WORK TO COMPLETE =
1: In the article on Idaho homeschool investigations, reproduce word for word the passage between "Under the Microscope: What" and "at the door.", inclusive.
2: Using the article on Idaho homeschool investigations, answer these:
(a) Which Idaho state department sends the investigator to a homeschool family's door?
(b) Under which section of Idaho's current laws do homeschool families have the freedom to set their own course?
(c) Which three organizations had representatives who helped the department develop its investigation protocols?
-------- PAGE TEXT --------
Under the Microscope: What to do when the sheriff knocks?
Not often, but every year it still happens. An Idaho homeschool family has an investigator from the Department of Health and Welfare show up at the door.
The first reaction is typically horror. We all remember the stories about the families from 25 years ago whose children were placed in foster care and whose parents were sent to jail for teaching their children at home.
While those accounts are true, in reality under section 33-202 of Idaho's current laws, we have the freedom to set our own course rather than being required to emulate the public school system.
More importantly, the Idaho Department of Health and Welfare, in collaboration with representatives from ICHE, CHOIS, and HSLDA, has developed a set of protocols to be followed in investigating situations where it is claimed that a homeschooled child is not being properly educated. Those guidelines are printed on the pages adjoining this article.
From the homeschooler's perspective, the department's own Guidelines may be summarized as follows:
- Homeschooling is legal.
-------- DATASET --------
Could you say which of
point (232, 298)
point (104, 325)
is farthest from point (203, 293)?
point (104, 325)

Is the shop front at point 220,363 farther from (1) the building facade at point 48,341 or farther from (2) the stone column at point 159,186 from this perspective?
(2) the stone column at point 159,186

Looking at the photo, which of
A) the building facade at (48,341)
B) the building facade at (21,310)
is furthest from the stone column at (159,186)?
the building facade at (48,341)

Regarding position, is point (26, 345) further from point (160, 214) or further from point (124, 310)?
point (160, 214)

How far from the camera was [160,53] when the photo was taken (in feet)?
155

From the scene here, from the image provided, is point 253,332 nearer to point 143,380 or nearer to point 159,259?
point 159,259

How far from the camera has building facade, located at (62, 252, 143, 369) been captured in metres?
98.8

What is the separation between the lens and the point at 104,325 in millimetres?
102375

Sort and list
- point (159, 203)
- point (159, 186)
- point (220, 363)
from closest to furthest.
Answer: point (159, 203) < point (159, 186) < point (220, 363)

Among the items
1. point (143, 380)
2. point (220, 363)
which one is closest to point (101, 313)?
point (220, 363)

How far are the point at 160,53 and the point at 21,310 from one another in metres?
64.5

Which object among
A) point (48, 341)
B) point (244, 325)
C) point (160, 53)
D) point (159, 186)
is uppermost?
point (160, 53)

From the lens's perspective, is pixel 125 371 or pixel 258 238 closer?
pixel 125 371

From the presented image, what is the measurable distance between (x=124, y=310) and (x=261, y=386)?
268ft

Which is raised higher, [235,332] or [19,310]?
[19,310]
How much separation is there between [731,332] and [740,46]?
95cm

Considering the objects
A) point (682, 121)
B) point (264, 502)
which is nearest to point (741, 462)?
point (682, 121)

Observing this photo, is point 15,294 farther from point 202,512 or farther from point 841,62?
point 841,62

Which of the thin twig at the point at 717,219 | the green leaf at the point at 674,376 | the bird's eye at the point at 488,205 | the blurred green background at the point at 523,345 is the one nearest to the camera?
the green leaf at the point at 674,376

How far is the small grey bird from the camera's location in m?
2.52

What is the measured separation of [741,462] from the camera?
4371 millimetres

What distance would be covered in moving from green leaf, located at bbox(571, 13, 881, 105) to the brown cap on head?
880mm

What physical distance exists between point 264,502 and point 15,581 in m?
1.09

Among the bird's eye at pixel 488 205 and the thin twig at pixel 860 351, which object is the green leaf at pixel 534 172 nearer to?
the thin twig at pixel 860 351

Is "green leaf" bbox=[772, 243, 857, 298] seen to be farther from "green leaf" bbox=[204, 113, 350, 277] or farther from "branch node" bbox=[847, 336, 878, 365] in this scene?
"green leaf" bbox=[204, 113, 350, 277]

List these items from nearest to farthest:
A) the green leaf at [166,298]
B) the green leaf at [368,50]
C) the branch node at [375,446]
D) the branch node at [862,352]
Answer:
--------
SOLUTIONS =
1:
Under the Microscope: What to do when the sheriff knocks?
Not often, but every year it still happens. An Idaho homeschool family has an investigator from the Department of Health and Welfare show up at the door.

2:
(a) The Department of Health and Welfare
(b) Section 33-202
(c) ICHE, CHOIS, and HSLDA